▸ À compléter:
1 – Répondez à ces questions sur l'extrait sur la franc-maçonnerie :
(a) De quelle période date le scandale de la loge P2 ?
(b) À la Grande Loge féminine de France, quel est l'objectif principal de la Maçonnerie ?
(c) À quelle notion celle du secret est-elle concomitante ?
2 – Reproduisez tel quel le passage de l'extrait sur la franc-maçonnerie qui commence par « Je tiens à préciser » et continue jusqu'à « sont définitivement radiés. » inclus.

▸ Extrait à lire:
--

Le scandale de la loge P2 est déjà vraiment ancien (années 1970), n’en faisons surtout pas quelque chose d’important ! La franc-maçonnerie est une société humaine avec des personnes qui ne méritent pas d’en faire partie. C’est tout. Les personnes impliquées ont été sanctionnées.
Malheureusement ces événements ont contribué à une perception négative de la franc-maçonnerie, mais n’en faisons pas une généralité.
Je tiens à préciser qu'à la Grande Loge féminine de France, si des individus sont découverts dans les loges cherchant à utiliser la Maçonnerie à des fins autres que son objectif principal, à savoir le perfectionnement de l’humanité, ils sont définitivement radiés.
Pourquoi devenir franc-maçon en 2024 ?
Je ne saurai répondre à cette question posée au masculin, mais pourquoi devenir franc-maçonne ? Ceci est sans doute le sens de votre question…
On vient un jour frapper à la porte d’un « Temple » en franc-maçonnerie, parce qu’on éprouve un manque dans sa vie, on ne peut pas toujours bien l’identifier, mais on sent intuitivement qu’il est nécessaire d’élargir son horizon, de repousser ses propres limites, d’échanger avec d’autres, de tenter de comprendre autrement, de chercher du sens. Le monde qui nous entoure est en pleine mutation, l’ordre mondial est bouleversé, les questionnements, les mises en doute et critiques sont nombreux.
La franc-maçonnerie propose un temps, hors du temps qui permet d’échapper à la tourmente extérieure et nous permet de nous libérer de nos préjugés, de développer notre esprit critique en nous interrogeant, en échangeant selon notre méthode et avec nos outils.
La franc-maçonnerie a-t-elle réussi à se débarrasser de cette réputation de « société secrète » où il existait une certaine culture du secret et qu’est-ce qui fait qu’elle a longtemps traîné cette image qui l’a desservie ?
Encore faudrait-il se mettre d’accord sur la notion du secret. Cette dernière est concomitante à celle de l’initiation. Nous promettons en entrant de conserver le secret sur ce qui est partagé et bien sûr de ne pas dévoiler les ‘sœurs’ et les ‘frères’ qui en font partie. Au-delà de cette obligation au secret, il y a aussi la notion de ce qui ne peut être partagé. Comment est-ce possible de partager le secret de l’initiation qui est de l’ordre de l’intime, celui de l’expérience alors que d’autres la vivent autrement ?

--

▸ Données sources:

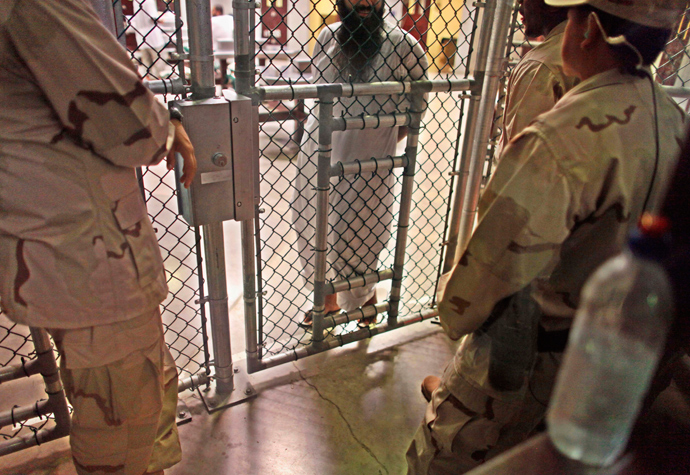 In this photo, reviewed by the U.S. military, a Guantanamo detainee speaks with guards inside the Camp 6 detention facility at Guantanamo Bay U.S. Naval Base in Cuba (Reuters / Brennan Linsley)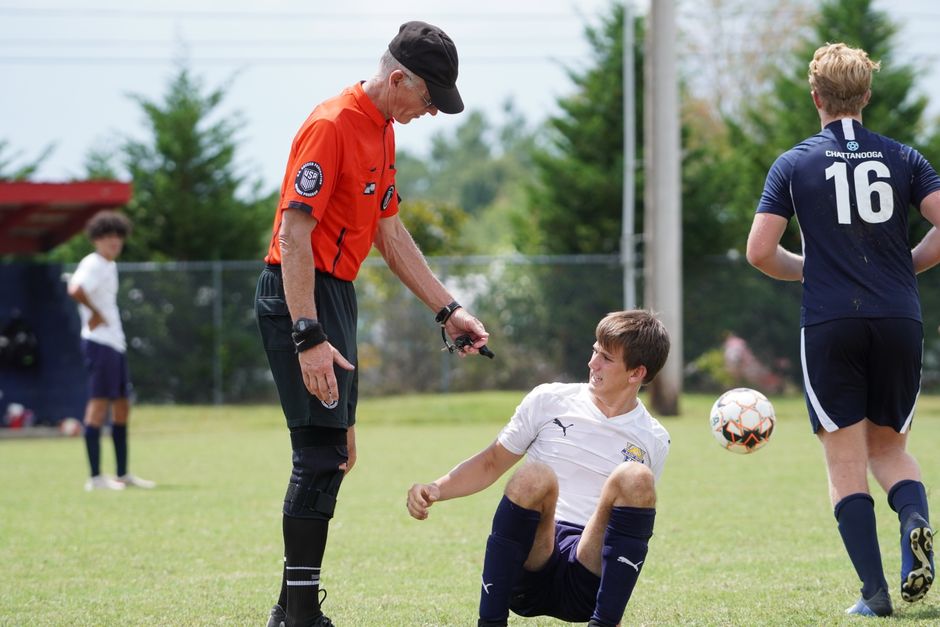 A soccer referee assists an injured player on a sunny outdoor field.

--

▸ Exercices corrigés:
1 –
(a) Des années 1970.
(b) Le perfectionnement de l'humanité.
(c) À celle de l'initiation.

2 –
Je tiens à préciser qu'à la Grande Loge féminine de France, si des individus sont découverts dans les loges cherchant à utiliser la Maçonnerie à des fins autres que son objectif principal, à savoir le perfectionnement de l’humanité, ils sont définitivement radiés.